Ercole Marelli (Milan, 19 May 1867 – Tremezzina, 28 August 1922) was an Italian engineer and entrepreneur.

==Biography==
Marelli was born in Milan on May 19, 1867, the son of a craftsman from the Como area. At fifteen he began working as an apprentice at a mechanical workshop. In 1885 he was presented to Bartolomeo Cabella, director of the Italian Brown Boveri Tecnomasio and hired as a mechanic for measuring instruments and for electrical work applied to lighting. In October 1888 he went to Asunción in Paraguay, just twenty years old, where he assembled and operated an electrical system for the Concha Sociedad plant.

==Foundation of Ercole Marelli==
In 1891, when he returned to Italy, he founded a modest workshop of electrical appliances in the centre of Milan, assisted by a worker; they manufactured apparatus of physics and geodesy, electric machines for school toilets, batteries, accumulators and electro-medical devices. From 1898 it also began to trade AC motors.

==Sesto San Giovanni plant==
On 28 February 1900 it became a limited partnership. In December 1905 it opened a plant in Sesto San Giovanni, producing small electric motors, centrifugal pumps and transformers.

==Patents for magnetos==

In 1915, the "Società Anonima Ercole Marelli" started the first Italian experiments in the field of magnetos for petrol engines. In 1916, Ercole Marelli registered the first patent related to magnetos, perfecting the innovation in 1917, and then again with a "complete" patent towards the end of 1918.

==Foundation of Magneti Marelli ==
In 1919 by Ercole Marelli he broke off a production department of automobile magnetos, which later became in turn the company Magneti Marelli. The joint venture established equal shares of capital, giving the presidency and the technical management, as well as the commercial one to Marelli.

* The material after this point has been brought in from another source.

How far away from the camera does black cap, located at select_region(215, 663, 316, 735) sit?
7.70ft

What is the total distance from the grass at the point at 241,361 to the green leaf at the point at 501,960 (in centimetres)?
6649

The ownership was then entrusted to the husband of his daughter, Bruno Antonio Quintavalle, who remained until 1967. In that year the entire stock package passed to Fiat and his brother Umberto Quintavalle.

==Archive==
The documentation produced by Ercole Marelli during his entrepreneurial activity is conserved in part at the ISEC Foundation [2] of Sesto San Giovanni, in the Ercole Marelli Fund (chronological details: 1896–1986), and partly at the Magneti Marelli Historical Archives (chronological details: 1919–2000). The latter collects an extremely important documentary heritage for the history of industry in the fields of motor vehicles, telecommunications, radio and television, produced by the company in over ninety years of activity. The mission of the Historical Archive consists in collecting, conserving and enhancing the historical memory of Magneti Marelli and the brands that make it up, among which Weber and Solex, Veglia Borletti and Jaeger, Carello and Siem stand out. The preserved historical material covers an era that goes from the end of the 19th century to 2000 and is made up of a sector related to image and communication, with about 20,000 images, 500 films and over 2000 pieces among business magazines, brochures, advertisements and press reviews; a technical sector with over 1000 product catalogs, manuals and technical drawings; reports and company balance sheets.